» TASKS TO PERFORM:
**a.** Answer each question from the financial statement notes, one answer per line and marked the same way.
(i) Under what name does W. G. Ross Corporation do business?
(ii) In which city and state is the Company headquartered?
(iii) What does the section on use of estimates say could differ from those estimates?
**b.** According to the financial statement notes, what three things does the Company integrate to create its time accounting solution?

*** Opening of EXTRACT PROVIDED ***

Notes to Unaudited Financial Statements
1. Summary of Significant Accounting Policies
Reporting Entity and Nature of Operations
W. G. Ross Corporation, dba Legiant (the "Company") integrates software, hardware, and professional services to create a comprehensive time accounting solution. The Company is headquartered in Austin, Texas.
Use of Estimates
The preparation of financial statements in conformity with accounting principles generally accepted in the United States of America requires management to make estimates and assumptions that affect the reported amounts of assets and liabilities and disclosure of contingent assets and liabilities at the date of the financial statements and the reported amounts of revenues and expenses during the reporting period. Actual results could differ from those estimates.

*** Close of EXTRACT PROVIDED ***
*** Opening of AVAILABLE DATA ***

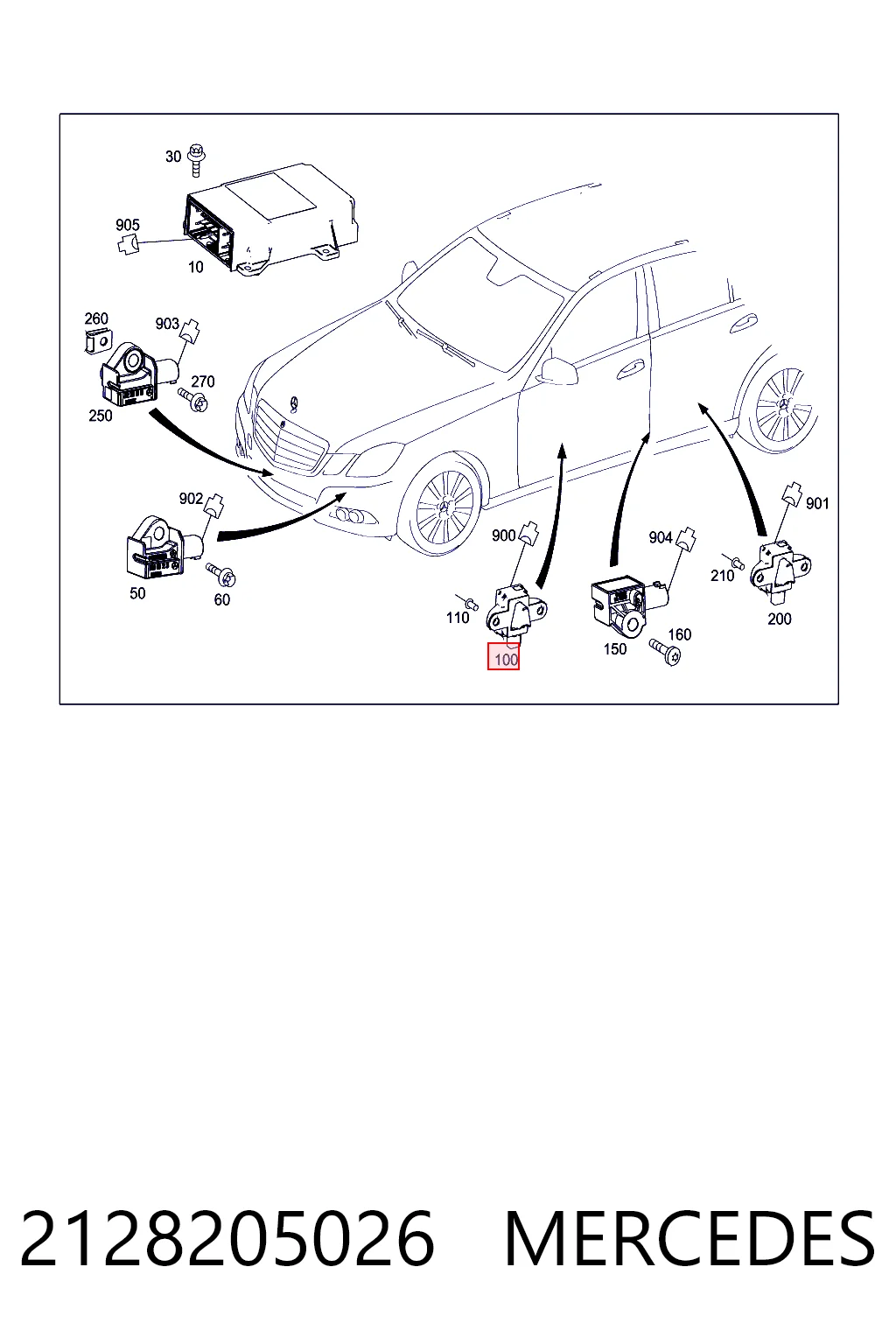 30
905
10
260
903
270
250
902
50
60
900
110
100
904
150
160
210
901
200

2128205026 MERCEDES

*** Close of AVAILABLE DATA ***

» ANSWERS BY TASK:
**a.**
(i) Legiant
(ii) Austin, Texas
(iii) Actual results

**b.**
- Software
- Hardware
- Professional services